Slice the summer squash into thin rounds using a sharp knife, feeling the slight resistance as you cut through the firm flesh. Place the slices in a bowl and sprinkle generously with salt, then let sit for about 5 minutes to draw out excess moisture.
Meanwhile, finely chop the onion and grate the cheese if not pre-shredded. Set these aside for later.
After the squash has rested, use a clean towel or paper towels to gently pat the slices dry, removing any excess moisture and salt.
Heat a large skillet over medium heat and add the butter. Once melted and bubbling, add the chopped onion and sauté until fragrant and translucent, about 2-3 minutes.
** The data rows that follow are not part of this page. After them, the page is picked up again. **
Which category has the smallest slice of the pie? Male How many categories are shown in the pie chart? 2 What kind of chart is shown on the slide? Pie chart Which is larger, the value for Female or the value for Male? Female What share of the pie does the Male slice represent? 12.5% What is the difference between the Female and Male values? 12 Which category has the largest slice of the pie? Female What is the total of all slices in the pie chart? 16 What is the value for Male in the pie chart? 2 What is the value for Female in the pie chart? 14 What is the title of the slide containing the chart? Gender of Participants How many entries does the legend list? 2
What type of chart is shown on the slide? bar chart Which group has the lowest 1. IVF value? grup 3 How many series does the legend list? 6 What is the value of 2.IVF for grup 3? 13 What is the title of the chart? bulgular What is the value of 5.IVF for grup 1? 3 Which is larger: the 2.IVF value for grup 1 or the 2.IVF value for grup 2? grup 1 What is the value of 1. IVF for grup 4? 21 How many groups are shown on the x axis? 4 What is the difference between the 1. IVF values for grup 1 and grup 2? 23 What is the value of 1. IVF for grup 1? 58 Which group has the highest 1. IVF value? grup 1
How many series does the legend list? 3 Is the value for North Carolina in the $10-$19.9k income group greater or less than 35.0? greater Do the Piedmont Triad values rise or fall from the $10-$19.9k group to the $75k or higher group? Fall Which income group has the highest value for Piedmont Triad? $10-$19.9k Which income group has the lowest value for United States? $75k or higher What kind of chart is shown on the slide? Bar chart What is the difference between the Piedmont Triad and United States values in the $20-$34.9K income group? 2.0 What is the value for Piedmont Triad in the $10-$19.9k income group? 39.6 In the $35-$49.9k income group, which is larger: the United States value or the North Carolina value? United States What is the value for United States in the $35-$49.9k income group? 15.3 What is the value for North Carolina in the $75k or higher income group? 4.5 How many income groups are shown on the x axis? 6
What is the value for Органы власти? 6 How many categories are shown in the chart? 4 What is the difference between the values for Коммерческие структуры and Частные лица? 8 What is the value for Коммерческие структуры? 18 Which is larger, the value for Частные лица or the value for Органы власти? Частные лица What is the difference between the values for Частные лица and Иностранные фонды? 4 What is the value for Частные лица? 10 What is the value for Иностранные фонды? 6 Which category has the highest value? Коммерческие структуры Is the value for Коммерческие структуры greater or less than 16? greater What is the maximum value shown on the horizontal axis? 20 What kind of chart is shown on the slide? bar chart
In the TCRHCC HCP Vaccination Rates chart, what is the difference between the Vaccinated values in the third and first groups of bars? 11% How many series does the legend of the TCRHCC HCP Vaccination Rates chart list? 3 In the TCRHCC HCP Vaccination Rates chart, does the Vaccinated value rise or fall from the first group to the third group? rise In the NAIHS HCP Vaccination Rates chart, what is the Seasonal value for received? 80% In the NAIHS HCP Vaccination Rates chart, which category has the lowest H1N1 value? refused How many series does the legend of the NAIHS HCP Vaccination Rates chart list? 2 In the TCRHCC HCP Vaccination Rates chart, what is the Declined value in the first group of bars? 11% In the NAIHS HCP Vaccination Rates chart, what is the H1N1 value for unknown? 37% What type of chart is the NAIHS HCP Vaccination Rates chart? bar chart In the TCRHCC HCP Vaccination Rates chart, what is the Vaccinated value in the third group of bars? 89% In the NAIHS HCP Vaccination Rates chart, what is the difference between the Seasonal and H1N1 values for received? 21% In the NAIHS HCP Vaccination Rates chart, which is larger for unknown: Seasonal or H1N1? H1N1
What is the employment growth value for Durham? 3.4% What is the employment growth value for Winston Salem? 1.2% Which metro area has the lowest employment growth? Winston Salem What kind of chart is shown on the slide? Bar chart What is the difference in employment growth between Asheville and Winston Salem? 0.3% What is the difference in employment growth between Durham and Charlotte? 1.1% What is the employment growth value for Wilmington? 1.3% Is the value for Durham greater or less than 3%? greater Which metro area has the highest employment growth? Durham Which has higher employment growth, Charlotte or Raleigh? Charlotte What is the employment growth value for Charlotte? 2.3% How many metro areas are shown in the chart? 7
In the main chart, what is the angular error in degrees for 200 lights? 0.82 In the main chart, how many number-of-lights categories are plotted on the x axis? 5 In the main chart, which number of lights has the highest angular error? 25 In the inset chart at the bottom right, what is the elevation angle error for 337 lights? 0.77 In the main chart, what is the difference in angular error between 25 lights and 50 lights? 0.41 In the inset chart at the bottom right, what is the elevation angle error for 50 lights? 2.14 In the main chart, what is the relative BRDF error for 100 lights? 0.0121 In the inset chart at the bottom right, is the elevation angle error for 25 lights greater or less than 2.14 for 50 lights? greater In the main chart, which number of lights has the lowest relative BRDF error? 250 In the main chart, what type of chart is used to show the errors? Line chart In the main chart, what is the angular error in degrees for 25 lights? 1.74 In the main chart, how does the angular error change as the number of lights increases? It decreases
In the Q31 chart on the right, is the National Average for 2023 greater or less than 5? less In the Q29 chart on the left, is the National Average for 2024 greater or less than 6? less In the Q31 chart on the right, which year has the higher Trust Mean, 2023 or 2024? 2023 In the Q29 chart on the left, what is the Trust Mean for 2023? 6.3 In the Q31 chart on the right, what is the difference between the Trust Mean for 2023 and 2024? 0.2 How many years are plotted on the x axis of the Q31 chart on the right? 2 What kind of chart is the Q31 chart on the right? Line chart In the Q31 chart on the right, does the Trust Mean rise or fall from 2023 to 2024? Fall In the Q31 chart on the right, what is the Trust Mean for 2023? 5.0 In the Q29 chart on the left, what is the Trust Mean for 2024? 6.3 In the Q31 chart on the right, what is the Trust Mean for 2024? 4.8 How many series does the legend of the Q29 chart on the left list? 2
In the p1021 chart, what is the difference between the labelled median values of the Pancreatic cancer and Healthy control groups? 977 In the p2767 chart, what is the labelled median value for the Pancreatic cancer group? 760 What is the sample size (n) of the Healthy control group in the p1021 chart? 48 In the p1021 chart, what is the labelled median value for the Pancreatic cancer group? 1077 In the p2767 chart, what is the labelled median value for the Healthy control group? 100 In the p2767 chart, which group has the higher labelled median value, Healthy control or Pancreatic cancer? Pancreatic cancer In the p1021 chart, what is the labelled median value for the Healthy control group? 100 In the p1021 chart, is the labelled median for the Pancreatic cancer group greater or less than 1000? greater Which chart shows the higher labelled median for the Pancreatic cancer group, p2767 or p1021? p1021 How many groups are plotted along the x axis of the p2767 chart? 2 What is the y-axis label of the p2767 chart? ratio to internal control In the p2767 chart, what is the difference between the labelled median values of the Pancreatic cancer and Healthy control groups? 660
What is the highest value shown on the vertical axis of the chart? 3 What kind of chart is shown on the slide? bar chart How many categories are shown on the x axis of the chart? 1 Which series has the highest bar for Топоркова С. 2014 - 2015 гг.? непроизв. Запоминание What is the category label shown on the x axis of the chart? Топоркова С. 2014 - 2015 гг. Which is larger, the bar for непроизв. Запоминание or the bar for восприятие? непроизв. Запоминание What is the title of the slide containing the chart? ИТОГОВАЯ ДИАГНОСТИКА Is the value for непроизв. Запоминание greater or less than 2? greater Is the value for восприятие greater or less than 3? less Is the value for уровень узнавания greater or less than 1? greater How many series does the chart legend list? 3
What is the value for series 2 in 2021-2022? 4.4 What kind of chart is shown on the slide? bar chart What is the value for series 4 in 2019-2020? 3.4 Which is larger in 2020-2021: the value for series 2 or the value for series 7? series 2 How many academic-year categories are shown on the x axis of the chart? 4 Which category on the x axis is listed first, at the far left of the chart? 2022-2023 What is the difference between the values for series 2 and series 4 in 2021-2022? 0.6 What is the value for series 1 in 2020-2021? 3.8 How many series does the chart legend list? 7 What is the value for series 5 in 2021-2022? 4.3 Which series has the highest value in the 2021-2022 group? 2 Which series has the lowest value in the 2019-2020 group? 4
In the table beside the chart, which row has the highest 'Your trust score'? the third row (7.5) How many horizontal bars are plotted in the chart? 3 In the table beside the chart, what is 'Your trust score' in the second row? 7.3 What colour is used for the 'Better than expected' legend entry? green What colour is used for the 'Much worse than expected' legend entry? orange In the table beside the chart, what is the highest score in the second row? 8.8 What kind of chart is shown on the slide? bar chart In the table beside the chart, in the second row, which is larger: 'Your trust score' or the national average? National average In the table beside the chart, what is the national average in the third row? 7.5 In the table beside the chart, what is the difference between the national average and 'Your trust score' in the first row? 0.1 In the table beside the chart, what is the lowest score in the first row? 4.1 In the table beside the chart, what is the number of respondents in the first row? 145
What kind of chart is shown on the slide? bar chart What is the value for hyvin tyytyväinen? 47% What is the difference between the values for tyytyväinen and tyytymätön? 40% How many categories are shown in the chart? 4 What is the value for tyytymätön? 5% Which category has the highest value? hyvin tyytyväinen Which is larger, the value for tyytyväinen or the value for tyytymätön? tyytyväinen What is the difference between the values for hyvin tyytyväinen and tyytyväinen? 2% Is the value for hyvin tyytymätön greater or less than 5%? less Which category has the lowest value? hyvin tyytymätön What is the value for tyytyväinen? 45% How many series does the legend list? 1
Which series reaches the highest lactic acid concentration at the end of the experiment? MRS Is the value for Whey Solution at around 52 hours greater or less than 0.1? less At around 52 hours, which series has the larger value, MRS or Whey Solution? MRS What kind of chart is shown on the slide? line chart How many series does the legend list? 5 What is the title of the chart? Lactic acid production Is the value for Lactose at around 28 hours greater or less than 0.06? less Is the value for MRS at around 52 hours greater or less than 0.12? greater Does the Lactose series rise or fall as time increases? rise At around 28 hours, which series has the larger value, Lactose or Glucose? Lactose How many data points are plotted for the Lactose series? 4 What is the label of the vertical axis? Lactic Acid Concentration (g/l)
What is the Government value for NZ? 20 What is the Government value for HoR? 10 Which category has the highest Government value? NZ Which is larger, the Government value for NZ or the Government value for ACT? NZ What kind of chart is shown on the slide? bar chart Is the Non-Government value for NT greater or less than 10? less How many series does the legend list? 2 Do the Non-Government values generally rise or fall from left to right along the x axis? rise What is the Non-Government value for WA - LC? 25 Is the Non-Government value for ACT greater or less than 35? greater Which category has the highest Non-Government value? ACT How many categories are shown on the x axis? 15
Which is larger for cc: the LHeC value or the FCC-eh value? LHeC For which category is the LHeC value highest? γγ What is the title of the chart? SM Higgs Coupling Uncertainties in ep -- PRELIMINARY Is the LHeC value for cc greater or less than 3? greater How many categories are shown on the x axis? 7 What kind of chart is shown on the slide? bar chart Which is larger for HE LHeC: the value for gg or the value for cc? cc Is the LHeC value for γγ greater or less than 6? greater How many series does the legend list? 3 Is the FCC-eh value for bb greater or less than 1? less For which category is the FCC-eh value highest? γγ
Add the sliced squash to the skillet and cook, stirring occasionally, until they soften and turn a light golden color—about 5-7 minutes. You should hear a gentle sizzle and smell the sweet, green aroma of the squash.
Season the cooked squash with salt, pepper, and chopped herbs, then stir to combine. Remove from heat and transfer to a baking dish.
Sprinkle the shredded cheese evenly over the squash, then top with the panko breadcrumbs for a crunchy finish.
Place the baking dish in a preheated oven at 375°F (190°C) and bake for about 10-15 minutes, until the top is golden brown and bubbly.
Remove from the oven and let sit for a few minutes to settle. The casserole should be hot, with a crispy, golden topping and tender, fragrant squash underneath.
Serve warm, enjoying the crisp topping with the soft, flavorful squash inside. Garnish with additional herbs if desired.